Extract provided ::
==========
Here, Wagner produced no evidence that by accepting a late payment, the Department intentionally relinquished its right to timely future payments and to recover the full amount due from Wagner in the event of a late payment as specified in the Order. There is nothing in the Order that provides that the Department's acceptance of a late payment alters in any way its right to timely payments or Wagner's continuing obligation to tender timely payments, and there was no communication between the parties at the time of Wagner's late payment suggesting that the Department, by its action in accepting a late payment, was waiving its right to timely payments moving forward. To the contrary, in an email from the Department's counsel to Wagner's counsel, sent at around the time Wagner tendered his first late payment, the Department's counsel stated that "the [D]epartment is not waiving timely compliance with [the] Agreed Final Order." Additionally, by Wagner's own admission, the Department did not accept Wagner's second late payment and instead proceeded to bring this administrative enforcement action against Wagner, which is inconsistent with the Department intentionally relinquishing its right to timely payments. We conclude that Wagner failed to come forward with evidence sufficient to raise a genuine issue of material fact as to whether the Department intentionally relinquished its right to timely payments and, accordingly, that the Department's motion for summary judgment could not be defeated based on the affirmative defense of waiver.
We overrule Wagner's second issue.
Emergency Order
In his third issue, Wagner asserts that there is a genuine issue of material fact as to whether the Texas Supreme Court's Twelfth Emergency Order Regarding the COVID-19 State of Disaster extended Wagner's deadline for complying with the payment requirements of the Order. The Department responds that the Emergency Order does not apply here.
Beginning in March 2020, the Supreme Court of Texas issued numerous emergency orders to protect Texans from the COVID-19 pandemic. The Twelfth Emergency Order, issued on April 27, 2020, provided in relevant part that:
Subject only to constitutional limitations, all courts in Texas may in any case, civil or criminal-and must to avoid risk to court staff, parties, attorneys, jurors, and the public-without a participant's consent:
Modify or suspend any and all deadlines and procedures, whether prescribed by statute, rule, or order, specifically including those in Section 263.401 of the Family Code and in all proceedings under Subtitle E, Title 5, of the Family Code, for a stated period ending no later than 30 days after the Governor's state of
disaster has been lifted.Twelfth Emergency Order Regarding the COVID-19 State of Disaster, 629 S.W.3d 144, 144 (Tex. 2020) (effective April 27, 2020). The order was issued pursuant to Section 22.0035(b) of the Texas Government Code, which provides that "[n]otwithstanding any other statute, the supreme court may modify or suspend procedures for the conduct of any court proceeding affected by a disaster during the pendency of a disaster declared by the governor." Tex. Gov't Code § 22.035(b) (emphasis added).
==========
What is being asked :: How would this sentence from the court opinion above read in Spanish: "The Department responds that the Emergency Order does not apply here."?

Collected material ::
==========
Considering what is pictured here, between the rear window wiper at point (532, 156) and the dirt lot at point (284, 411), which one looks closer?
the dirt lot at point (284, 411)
==========
Solution to this problem :: El Departamento responde que la Orden de Emergencia no se aplica en este caso.